- Problème court 1 -
Restituez intégralement le texte sur les médias.

=== Passage source ===

Je ne parlerai pas de l'affaire récente de la petite Lola pour ce qu'elle représente. Non que je sois insensible à ce genre de chose ou je pense qu'il ne s'agit que d'un fait divers . Il est en partie révélateur de la dégradation de la société française dans son ensemble avec une déstructuration à tous les étages judiciaire, policière, frontalière, politique, économique et même culturelle. Il ne s'agit pas ici de réagir à cette affaire directement, mais plutôt de mettre en exergue les réactions à cette affaire. Et je ne parle pas ici des récupérations politiques à droite ou à gauche, mais plutôt de la façon dont l'ensemble médiatique a réagi. Car l'affaire est révélatrice au fond de la grande horreur de ce que sont devenus les médias français et occidentaux en général. Beaucoup ont fait remarquer à l'occasion le cynisme du présentateur vedette Cyril Hanouna qui a fait une fête pour son record d'audience, record qui avait eu lieu lors de la révélation de cette affaire. Il s'agit là doublement d'un révélateur. D'une part, cela relève le fonctionnement réel des médias , celui de la course à l'audience. Et d'autre part le fait que cette émission soit l'émission « politique » la plus regardée de France est aussi révélateur de l'époque et de la catastrophe que représentent les médias dans leur ensemble, notamment les médias dominants par leur audience.

===

- Problème court 2 -
Présentez sous forme de liste numérotée les lignes des enregistrements, en partant de celle qui contient « Given the list » et en allant jusqu'à la fin des enregistrements, sans les lignes vides.

=== Enregistrements affichés ===

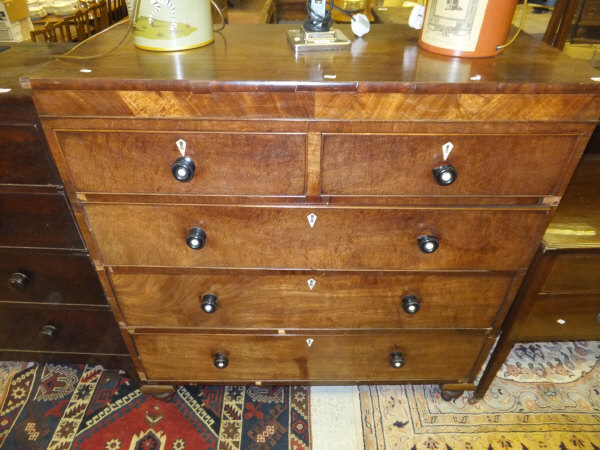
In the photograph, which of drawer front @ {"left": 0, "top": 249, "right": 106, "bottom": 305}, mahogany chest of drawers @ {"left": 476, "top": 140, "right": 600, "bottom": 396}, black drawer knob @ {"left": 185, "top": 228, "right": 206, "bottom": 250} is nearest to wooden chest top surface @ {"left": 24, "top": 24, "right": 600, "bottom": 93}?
black drawer knob @ {"left": 185, "top": 228, "right": 206, "bottom": 250}

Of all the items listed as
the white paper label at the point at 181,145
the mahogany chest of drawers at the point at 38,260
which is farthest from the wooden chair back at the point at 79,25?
the white paper label at the point at 181,145

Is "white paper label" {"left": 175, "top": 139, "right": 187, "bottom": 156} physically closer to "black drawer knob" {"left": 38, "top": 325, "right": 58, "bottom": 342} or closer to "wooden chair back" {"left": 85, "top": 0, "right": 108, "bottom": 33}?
"black drawer knob" {"left": 38, "top": 325, "right": 58, "bottom": 342}

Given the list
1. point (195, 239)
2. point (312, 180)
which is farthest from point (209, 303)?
point (312, 180)

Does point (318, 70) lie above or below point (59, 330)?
above

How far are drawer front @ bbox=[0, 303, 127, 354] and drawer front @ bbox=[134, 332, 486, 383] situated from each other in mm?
178

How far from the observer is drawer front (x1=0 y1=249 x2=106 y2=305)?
3.73ft

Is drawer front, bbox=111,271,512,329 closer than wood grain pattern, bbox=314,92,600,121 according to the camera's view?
No

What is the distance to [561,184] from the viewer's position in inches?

===

- Réponse à la tâche 1 -
Je ne parlerai pas de l'affaire récente de la petite Lola pour ce qu'elle représente. Non que je sois insensible à ce genre de chose ou je pense qu'il ne s'agit que d'un fait divers . Il est en partie révélateur de la dégradation de la société française dans son ensemble avec une déstructuration à tous les étages judiciaire, policière, frontalière, politique, économique et même culturelle. Il ne s'agit pas ici de réagir à cette affaire directement, mais plutôt de mettre en exergue les réactions à cette affaire. Et je ne parle pas ici des récupérations politiques à droite ou à gauche, mais plutôt de la façon dont l'ensemble médiatique a réagi. Car l'affaire est révélatrice au fond de la grande horreur de ce que sont devenus les médias français et occidentaux en général. Beaucoup ont fait remarquer à l'occasion le cynisme du présentateur vedette Cyril Hanouna qui a fait une fête pour son record d'audience, record qui avait eu lieu lors de la révélation de cette affaire. Il s'agit là doublement d'un révélateur. D'une part, cela relève le fonctionnement réel des médias , celui de la course à l'audience. Et d'autre part le fait que cette émission soit l'émission « politique » la plus regardée de France est aussi révélateur de l'époque et de la catastrophe que représentent les médias dans leur ensemble, notamment les médias dominants par leur audience.

- Réponse à la tâche 2 -
1. Given the list
2. 1. point (195, 239)
3. 2. point (312, 180)
4. which is farthest from point (209, 303)?
5. point (312, 180)
6. Does point (318, 70) lie above or below point (59, 330)?
7. above
8. How far are drawer front @ bbox=[0, 303, 127, 354] and drawer front @ bbox=[134, 332, 486, 383] situated from each other in mm?
9. 178
10. How far from the observer is drawer front (x1=0 y1=249 x2=106 y2=305)?
11. 3.73ft
12. Is drawer front, bbox=111,271,512,329 closer than wood grain pattern, bbox=314,92,600,121 according to the camera's view?
13. No
14. What is the distance to [561,184] from the viewer's position in inches?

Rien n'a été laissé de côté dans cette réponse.